Here is a trick used in one schema I've seen:

<xs:group name="requireNoDataLeft">
  <xs:sequence>
    <xs:element name="data" type="tns:tIntField" dfdl:length="1" minOccurs="0"/>
    <xs:sequence>
      <xs:annotation>
        <xs:appinfo source="http://www.ogf.org/dfdl/";>
          <dfdl:assert test="{ fn:not(fn:exists(data)) }"
message="Data found where none was expected." />
        </xs:appinfo>
      </xs:annotation>
    </xs:sequence>
  </xs:sequence>
</xs:group>

So a group reference to "requireNoDataLeft" states "There cannot be
any more data available."

This mostly is for the case where there is a surrounding "box" of data
such as an element with lengthKind 'explicit' and you expect the
described contents to use up everything in that box.

So if your first choice branch ends with a group ref to
"requireNoDataLeft" then it must consume all available data, and will
fail (and backtrack the choice to the next one) if there is data
available after it.


On Tue, May 3, 2022 at 1:52 PM Roger L Costello <[email protected]> wrote:

> The “left over data” error occurs when there is a choice where the first
> branch matches the same data as the second branch and the second branch
> matches a bit more. Input data that matches the second branch fails because
> the first branch parses the input and then stops and reports left over
> data. See example below.
>
>
>
> Is there a workaround? (without manually shuffling the order of the
> branches in the choice)
>
>
>
> <xs:choice>
>     <xs:element name="MilitaryDayTime">
>         <xs:complexType>
>             <xs:sequence dfdl:separator="">
>                 <xs:element name="Day" type="non-zero-length-string"
***
:: INSTRUCTION 1 ::
Repeat the rows from the line with "When comparing [129,82]" up to and including the final line of the rows.
The DFDL thread and the rows after it come from unrelated sources.
***
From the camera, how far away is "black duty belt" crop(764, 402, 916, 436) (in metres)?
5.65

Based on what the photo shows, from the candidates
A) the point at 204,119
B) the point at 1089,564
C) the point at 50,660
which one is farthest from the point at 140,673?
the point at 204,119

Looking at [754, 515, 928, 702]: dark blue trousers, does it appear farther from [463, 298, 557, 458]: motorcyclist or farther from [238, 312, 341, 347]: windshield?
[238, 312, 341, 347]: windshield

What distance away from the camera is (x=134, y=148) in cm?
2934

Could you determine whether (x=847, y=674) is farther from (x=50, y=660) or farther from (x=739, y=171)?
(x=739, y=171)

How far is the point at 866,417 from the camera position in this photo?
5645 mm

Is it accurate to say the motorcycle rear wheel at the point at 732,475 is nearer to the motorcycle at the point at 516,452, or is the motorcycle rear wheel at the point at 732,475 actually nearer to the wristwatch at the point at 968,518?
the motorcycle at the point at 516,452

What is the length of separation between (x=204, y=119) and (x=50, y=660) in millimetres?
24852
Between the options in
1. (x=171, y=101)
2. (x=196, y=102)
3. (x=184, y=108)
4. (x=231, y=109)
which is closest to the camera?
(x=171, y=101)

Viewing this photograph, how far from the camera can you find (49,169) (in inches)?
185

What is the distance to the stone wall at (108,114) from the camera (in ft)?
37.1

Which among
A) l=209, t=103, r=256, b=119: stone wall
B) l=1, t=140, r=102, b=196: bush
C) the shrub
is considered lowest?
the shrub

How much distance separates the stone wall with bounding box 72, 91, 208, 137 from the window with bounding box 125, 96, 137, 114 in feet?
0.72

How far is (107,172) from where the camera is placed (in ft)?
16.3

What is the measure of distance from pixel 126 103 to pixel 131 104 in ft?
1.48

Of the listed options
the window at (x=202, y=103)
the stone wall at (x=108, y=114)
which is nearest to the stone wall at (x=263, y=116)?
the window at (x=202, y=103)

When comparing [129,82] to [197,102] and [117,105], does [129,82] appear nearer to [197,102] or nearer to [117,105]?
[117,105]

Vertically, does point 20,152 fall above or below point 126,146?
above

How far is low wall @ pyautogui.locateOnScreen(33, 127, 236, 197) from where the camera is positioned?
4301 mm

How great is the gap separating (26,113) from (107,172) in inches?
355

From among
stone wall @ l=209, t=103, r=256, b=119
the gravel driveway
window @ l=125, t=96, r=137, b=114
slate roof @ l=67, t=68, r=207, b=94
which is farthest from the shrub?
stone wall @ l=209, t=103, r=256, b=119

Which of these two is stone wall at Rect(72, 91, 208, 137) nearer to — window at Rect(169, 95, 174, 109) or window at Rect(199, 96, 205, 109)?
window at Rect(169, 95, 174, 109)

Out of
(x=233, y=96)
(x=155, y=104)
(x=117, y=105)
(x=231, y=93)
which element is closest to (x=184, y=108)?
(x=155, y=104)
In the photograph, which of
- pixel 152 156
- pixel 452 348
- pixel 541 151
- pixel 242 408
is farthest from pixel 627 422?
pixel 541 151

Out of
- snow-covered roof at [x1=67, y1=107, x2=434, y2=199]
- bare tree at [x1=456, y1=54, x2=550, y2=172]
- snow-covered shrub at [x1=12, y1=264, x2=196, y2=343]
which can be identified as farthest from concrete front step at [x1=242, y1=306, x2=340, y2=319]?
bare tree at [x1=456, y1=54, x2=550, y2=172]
***
:: INSTRUCTION 2 ::
Transcribe the part of the DFDL thread from "On Tue, May" up to and including "in the choice)".

:: EXERCISE ANSWER 1 ::
When comparing [129,82] to [197,102] and [117,105], does [129,82] appear nearer to [197,102] or nearer to [117,105]?
[117,105]

Vertically, does point 20,152 fall above or below point 126,146?
above

How far is low wall @ pyautogui.locateOnScreen(33, 127, 236, 197) from where the camera is positioned?
4301 mm

How great is the gap separating (26,113) from (107,172) in inches?
355

From among
stone wall @ l=209, t=103, r=256, b=119
the gravel driveway
window @ l=125, t=96, r=137, b=114
slate roof @ l=67, t=68, r=207, b=94
which is farthest from the shrub?
stone wall @ l=209, t=103, r=256, b=119

Which of these two is stone wall at Rect(72, 91, 208, 137) nearer to — window at Rect(169, 95, 174, 109) or window at Rect(199, 96, 205, 109)?
window at Rect(169, 95, 174, 109)

Out of
(x=233, y=96)
(x=155, y=104)
(x=117, y=105)
(x=231, y=93)
which element is closest to (x=184, y=108)?
(x=155, y=104)
In the photograph, which of
- pixel 152 156
- pixel 452 348
- pixel 541 151
- pixel 242 408
is farthest from pixel 627 422?
pixel 541 151

Out of
- snow-covered roof at [x1=67, y1=107, x2=434, y2=199]
- bare tree at [x1=456, y1=54, x2=550, y2=172]
- snow-covered shrub at [x1=12, y1=264, x2=196, y2=343]
which can be identified as farthest from concrete front step at [x1=242, y1=306, x2=340, y2=319]?
bare tree at [x1=456, y1=54, x2=550, y2=172]

:: EXERCISE ANSWER 2 ::
On Tue, May 3, 2022 at 1:52 PM Roger L Costello <[email protected]> wrote:

> The “left over data” error occurs when there is a choice where the first
> branch matches the same data as the second branch and the second branch
> matches a bit more. Input data that matches the second branch fails because
> the first branch parses the input and then stops and reports left over
> data. See example below.
>
>
>
> Is there a workaround? (without manually shuffling the order of the
> branches in the choice)